As a case study to test the impact of different OUT generation methods on apha and beta diversity estaimtes, we chose Kungsängen Nature Reserve, a semi-natural grassland located in Uppsala, Sweden. The site has drawn frequent visitors since Linnaeus’s time because of its vegetation and bird-life. It is also home to the largest population of the plant F. meleagris (Liliaceae) in Sweden, where it was naturalized in the 18th century after being used as a popular garden flower since the 17th century (Linnaeus, 1921 [1753]; Zhang, 1983). It is from this location that the flower draws its Swedish common name, “Kungsängslilja”. Plant diversity has been monitored at the site since 1940 with permanent east – west transect across the field (Sernander, 1948; Zhang, 1983).

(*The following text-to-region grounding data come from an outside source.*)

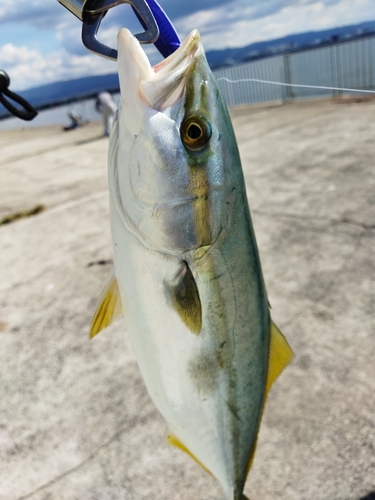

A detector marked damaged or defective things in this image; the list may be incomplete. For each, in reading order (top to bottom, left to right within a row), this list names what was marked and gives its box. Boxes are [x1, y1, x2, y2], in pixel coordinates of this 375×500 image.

cracked concrete surface [0, 100, 374, 500]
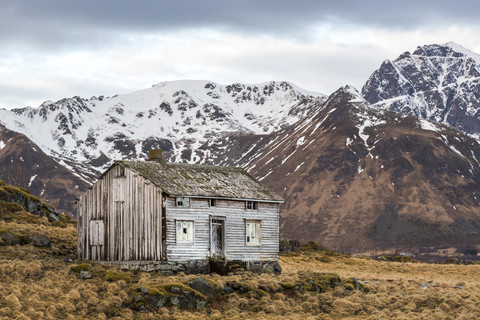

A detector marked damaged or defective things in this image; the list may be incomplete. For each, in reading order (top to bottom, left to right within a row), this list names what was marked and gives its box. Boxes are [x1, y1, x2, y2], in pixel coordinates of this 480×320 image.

broken window [175, 221, 194, 244]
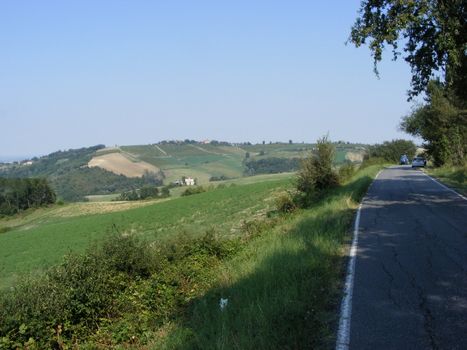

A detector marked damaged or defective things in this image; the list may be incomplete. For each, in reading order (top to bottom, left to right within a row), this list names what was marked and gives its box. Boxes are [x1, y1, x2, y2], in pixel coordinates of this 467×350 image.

cracked asphalt [352, 165, 467, 348]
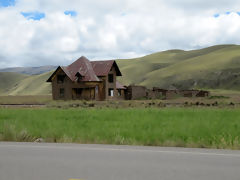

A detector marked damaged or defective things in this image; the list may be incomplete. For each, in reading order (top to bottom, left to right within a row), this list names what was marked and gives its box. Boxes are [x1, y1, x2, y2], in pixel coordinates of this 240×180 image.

rusted metal roof [47, 56, 122, 82]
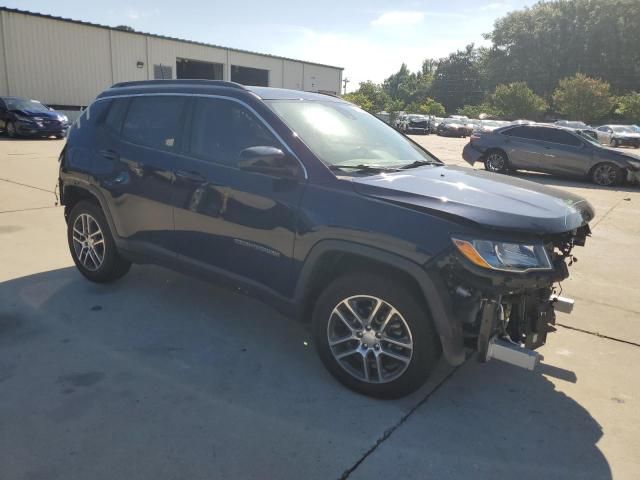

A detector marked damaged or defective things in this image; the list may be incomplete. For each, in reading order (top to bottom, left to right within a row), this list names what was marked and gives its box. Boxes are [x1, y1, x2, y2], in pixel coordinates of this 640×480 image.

damaged front end [438, 226, 588, 372]
pavement crack [556, 322, 640, 348]
pavement crack [340, 364, 460, 480]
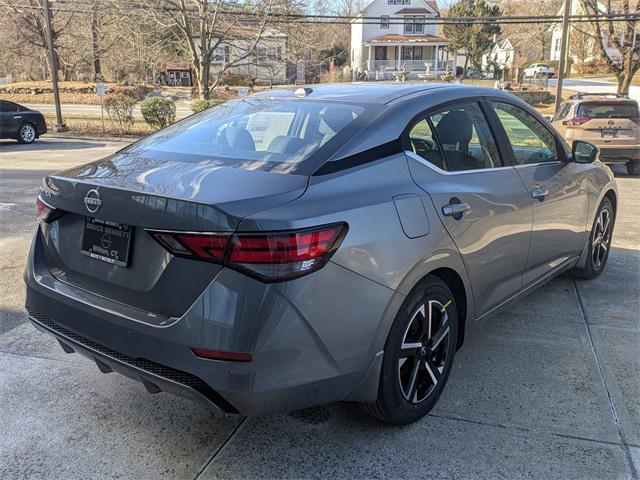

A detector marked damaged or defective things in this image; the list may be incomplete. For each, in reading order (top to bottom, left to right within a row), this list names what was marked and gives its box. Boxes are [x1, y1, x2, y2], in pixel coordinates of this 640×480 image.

pavement crack [192, 414, 248, 478]
pavement crack [572, 278, 636, 480]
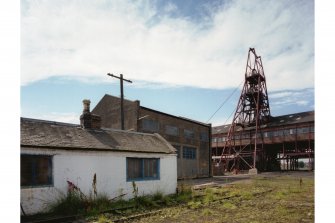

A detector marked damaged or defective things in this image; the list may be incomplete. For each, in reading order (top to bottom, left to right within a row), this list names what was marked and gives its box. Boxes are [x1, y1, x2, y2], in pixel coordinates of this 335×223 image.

rusty metal structure [219, 48, 272, 173]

In this study, we revisited two of the permanent transects at the Kungsängen Nature Reserve and collected plant community data to identify the abrupt change in meadow plant community from the wetter part towards the river, visually distinct from the mesic-dry part further inland. Soil samples were collected on both sides of this transtition zone to test if belowground community compositional shift across the transition from wet to mesic-dry parts of the meadow was consistently captured with different OTU generation methods. Further, the effect of OTU generation method on the characterized community of soil microeukaryotes was explored for richness estimates, taxonomic and phylogentic resolution and detection limits of rare taxa. Apart from providing the first belowground community observations from this study site, we outline an analysis of detection limits and phylogenetic resolution of three different OTU generation methods applied to long read metabarcoding data. This approach is potentially important for the field of eDNA community analysis as long read metabarcoding is becoming an increasingly applied methodology (Furneaux et al., 2021; Jamy et al., 2020; Tedersoo et al., 2017). Burki et al 2021.